## INSTRUCTION
Reproduce every row below word for word.
——————————
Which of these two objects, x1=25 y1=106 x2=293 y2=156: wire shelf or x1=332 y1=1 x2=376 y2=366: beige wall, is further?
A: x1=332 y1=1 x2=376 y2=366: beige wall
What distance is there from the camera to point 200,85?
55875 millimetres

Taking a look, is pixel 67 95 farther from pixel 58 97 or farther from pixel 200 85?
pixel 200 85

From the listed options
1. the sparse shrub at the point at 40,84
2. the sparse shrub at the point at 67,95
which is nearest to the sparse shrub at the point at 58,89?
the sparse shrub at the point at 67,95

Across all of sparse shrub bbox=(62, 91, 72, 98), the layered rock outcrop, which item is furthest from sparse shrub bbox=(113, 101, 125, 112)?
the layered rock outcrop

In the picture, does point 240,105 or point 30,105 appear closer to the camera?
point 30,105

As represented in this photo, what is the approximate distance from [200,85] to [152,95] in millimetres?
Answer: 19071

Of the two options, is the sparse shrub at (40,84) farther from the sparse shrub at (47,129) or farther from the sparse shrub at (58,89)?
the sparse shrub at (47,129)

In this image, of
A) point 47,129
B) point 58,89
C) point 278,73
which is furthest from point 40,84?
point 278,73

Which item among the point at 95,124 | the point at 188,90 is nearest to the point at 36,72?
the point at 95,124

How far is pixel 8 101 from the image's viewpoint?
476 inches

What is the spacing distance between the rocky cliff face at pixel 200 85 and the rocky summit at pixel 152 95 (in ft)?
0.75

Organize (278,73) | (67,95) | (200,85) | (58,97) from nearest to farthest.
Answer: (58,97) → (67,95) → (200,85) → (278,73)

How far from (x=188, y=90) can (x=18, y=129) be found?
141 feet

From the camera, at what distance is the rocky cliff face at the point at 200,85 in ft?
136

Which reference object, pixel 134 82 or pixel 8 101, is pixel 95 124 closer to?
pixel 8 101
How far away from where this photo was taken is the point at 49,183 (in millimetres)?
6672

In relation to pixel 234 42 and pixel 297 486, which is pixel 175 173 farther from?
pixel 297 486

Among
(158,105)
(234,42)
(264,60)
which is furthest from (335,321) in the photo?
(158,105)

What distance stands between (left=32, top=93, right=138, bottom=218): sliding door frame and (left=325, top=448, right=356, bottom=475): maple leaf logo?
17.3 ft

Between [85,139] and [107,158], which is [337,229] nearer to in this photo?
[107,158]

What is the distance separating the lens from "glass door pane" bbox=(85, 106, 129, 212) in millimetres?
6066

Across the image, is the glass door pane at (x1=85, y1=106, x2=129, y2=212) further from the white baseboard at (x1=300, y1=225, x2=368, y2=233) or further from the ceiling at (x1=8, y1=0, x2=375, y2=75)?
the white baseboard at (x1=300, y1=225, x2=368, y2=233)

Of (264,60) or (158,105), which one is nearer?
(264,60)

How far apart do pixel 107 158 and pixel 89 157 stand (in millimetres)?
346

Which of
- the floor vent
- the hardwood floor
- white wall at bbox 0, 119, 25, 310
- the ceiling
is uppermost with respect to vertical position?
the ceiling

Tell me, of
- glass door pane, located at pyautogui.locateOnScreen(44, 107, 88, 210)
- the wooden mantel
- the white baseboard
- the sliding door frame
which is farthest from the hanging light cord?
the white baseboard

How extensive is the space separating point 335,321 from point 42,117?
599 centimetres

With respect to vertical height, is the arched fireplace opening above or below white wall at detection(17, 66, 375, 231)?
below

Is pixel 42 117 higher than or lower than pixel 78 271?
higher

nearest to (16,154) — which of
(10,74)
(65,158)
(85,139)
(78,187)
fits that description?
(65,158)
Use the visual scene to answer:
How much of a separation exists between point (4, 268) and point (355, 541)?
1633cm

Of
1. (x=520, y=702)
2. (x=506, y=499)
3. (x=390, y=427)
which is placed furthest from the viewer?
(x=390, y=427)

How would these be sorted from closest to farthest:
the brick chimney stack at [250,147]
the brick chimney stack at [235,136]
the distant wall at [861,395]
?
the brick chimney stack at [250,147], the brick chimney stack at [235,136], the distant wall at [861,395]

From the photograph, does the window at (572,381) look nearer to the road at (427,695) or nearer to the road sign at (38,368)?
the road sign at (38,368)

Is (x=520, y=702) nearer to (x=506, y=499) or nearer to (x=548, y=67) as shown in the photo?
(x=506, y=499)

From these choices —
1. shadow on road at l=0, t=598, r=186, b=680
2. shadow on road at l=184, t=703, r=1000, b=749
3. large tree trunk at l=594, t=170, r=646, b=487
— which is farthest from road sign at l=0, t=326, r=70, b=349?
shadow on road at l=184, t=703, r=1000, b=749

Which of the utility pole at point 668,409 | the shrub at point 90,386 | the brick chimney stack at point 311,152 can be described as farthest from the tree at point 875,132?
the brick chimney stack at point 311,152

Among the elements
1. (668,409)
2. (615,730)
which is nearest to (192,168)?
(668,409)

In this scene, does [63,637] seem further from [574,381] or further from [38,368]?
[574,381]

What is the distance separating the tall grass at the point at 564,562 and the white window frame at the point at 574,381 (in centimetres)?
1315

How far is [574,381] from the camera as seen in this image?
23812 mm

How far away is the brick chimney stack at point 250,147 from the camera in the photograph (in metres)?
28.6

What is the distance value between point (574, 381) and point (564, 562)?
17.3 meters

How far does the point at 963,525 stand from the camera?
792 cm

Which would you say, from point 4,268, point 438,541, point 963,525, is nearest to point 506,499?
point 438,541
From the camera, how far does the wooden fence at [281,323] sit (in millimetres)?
——————————
## EXERCISE SOLUTION
Which of these two objects, x1=25 y1=106 x2=293 y2=156: wire shelf or x1=332 y1=1 x2=376 y2=366: beige wall, is further?
A: x1=332 y1=1 x2=376 y2=366: beige wall
What distance is there from the camera to point 200,85?
55875 millimetres

Taking a look, is pixel 67 95 farther from pixel 58 97 or farther from pixel 200 85?
pixel 200 85

From the listed options
1. the sparse shrub at the point at 40,84
2. the sparse shrub at the point at 67,95
which is nearest to the sparse shrub at the point at 58,89?
the sparse shrub at the point at 67,95

Across all of sparse shrub bbox=(62, 91, 72, 98), the layered rock outcrop, which item is furthest from sparse shrub bbox=(113, 101, 125, 112)?
the layered rock outcrop

In the picture, does point 240,105 or point 30,105 appear closer to the camera?
point 30,105

As represented in this photo, what is the approximate distance from [200,85] to [152,95] in millimetres?
Answer: 19071

Of the two options, is the sparse shrub at (40,84) farther from the sparse shrub at (47,129) or farther from the sparse shrub at (58,89)?
the sparse shrub at (47,129)

In this image, of
A) point 47,129
B) point 58,89
C) point 278,73
which is furthest from point 40,84?
point 278,73

Which item among the point at 95,124 | the point at 188,90 is nearest to the point at 36,72?
the point at 95,124

How far is pixel 8 101 from the image's viewpoint?
476 inches

What is the spacing distance between the rocky cliff face at pixel 200 85 and the rocky summit at pixel 152 95 (in ft)?
0.75

Organize (278,73) | (67,95) | (200,85) | (58,97) from nearest to farthest.
Answer: (58,97) → (67,95) → (200,85) → (278,73)

How far from (x=188, y=90) can (x=18, y=129) be found?
141 feet

From the camera, at what distance is the rocky cliff face at the point at 200,85 in ft?
136

Which reference object, pixel 134 82 or pixel 8 101, is pixel 95 124 closer to?
pixel 8 101
How far away from where this photo was taken is the point at 49,183 (in millimetres)?
6672

In relation to pixel 234 42 and pixel 297 486, which is pixel 175 173 farther from?
pixel 297 486

Among
(158,105)
(234,42)
(264,60)
which is furthest from (335,321) in the photo?
(158,105)

What distance stands between (left=32, top=93, right=138, bottom=218): sliding door frame and (left=325, top=448, right=356, bottom=475): maple leaf logo?
17.3 ft

Between [85,139] and [107,158], which is [337,229] nearer to in this photo?
[107,158]

What is the distance separating the lens from "glass door pane" bbox=(85, 106, 129, 212) in millimetres?
6066

Across the image, is the glass door pane at (x1=85, y1=106, x2=129, y2=212) further from the white baseboard at (x1=300, y1=225, x2=368, y2=233) or further from the ceiling at (x1=8, y1=0, x2=375, y2=75)?
the white baseboard at (x1=300, y1=225, x2=368, y2=233)

Of (264,60) or (158,105), which one is nearer?
(264,60)

How far apart do pixel 107 158 and pixel 89 157 stand (in millimetres)?
346

Which of
- the floor vent
- the hardwood floor
- white wall at bbox 0, 119, 25, 310
- the ceiling
is uppermost with respect to vertical position?
the ceiling

Tell me, of
- glass door pane, located at pyautogui.locateOnScreen(44, 107, 88, 210)
- the wooden mantel
- the white baseboard
- the sliding door frame
which is farthest from the hanging light cord?
the white baseboard

How extensive is the space separating point 335,321 from point 42,117?
599 centimetres

With respect to vertical height, is the arched fireplace opening above or below white wall at detection(17, 66, 375, 231)?
below

Is pixel 42 117 higher than or lower than pixel 78 271?
higher

nearest to (16,154) — which of
(10,74)
(65,158)
(85,139)
(78,187)
fits that description?
(65,158)
Use the visual scene to answer:
How much of a separation exists between point (4, 268) and point (355, 541)?
1633cm

Of
1. (x=520, y=702)
2. (x=506, y=499)
3. (x=390, y=427)
which is placed furthest from the viewer?
(x=390, y=427)

How would these be sorted from closest to farthest:
the brick chimney stack at [250,147]
the brick chimney stack at [235,136]
the distant wall at [861,395]
?
the brick chimney stack at [250,147], the brick chimney stack at [235,136], the distant wall at [861,395]

From the photograph, does the window at (572,381) look nearer to the road at (427,695) or nearer to the road sign at (38,368)?
the road sign at (38,368)

Is (x=520, y=702) nearer to (x=506, y=499) or nearer to (x=548, y=67) as shown in the photo?
(x=506, y=499)

From these choices —
1. shadow on road at l=0, t=598, r=186, b=680
2. shadow on road at l=184, t=703, r=1000, b=749
3. large tree trunk at l=594, t=170, r=646, b=487
— which is farthest from road sign at l=0, t=326, r=70, b=349?
shadow on road at l=184, t=703, r=1000, b=749

Which of the utility pole at point 668,409 | the shrub at point 90,386 | the brick chimney stack at point 311,152 can be described as farthest from the tree at point 875,132?
the brick chimney stack at point 311,152

Among the elements
1. (668,409)
2. (615,730)
which is nearest to (192,168)?
(668,409)

In this scene, does [63,637] seem further from [574,381] or further from [38,368]?
[574,381]

What is the distance separating the tall grass at the point at 564,562 and the white window frame at the point at 574,381 (in centimetres)?
1315

How far is [574,381] from the camera as seen in this image?
23812 mm

How far away is the brick chimney stack at point 250,147 from the camera in the photograph (in metres)?
28.6

What is the distance value between point (574, 381) and point (564, 562)?
17.3 meters

How far does the point at 963,525 stand from the camera?
792 cm

Which would you say, from point 4,268, point 438,541, point 963,525, is nearest to point 506,499?
point 438,541
From the camera, how far does the wooden fence at [281,323] sit (in millimetres)?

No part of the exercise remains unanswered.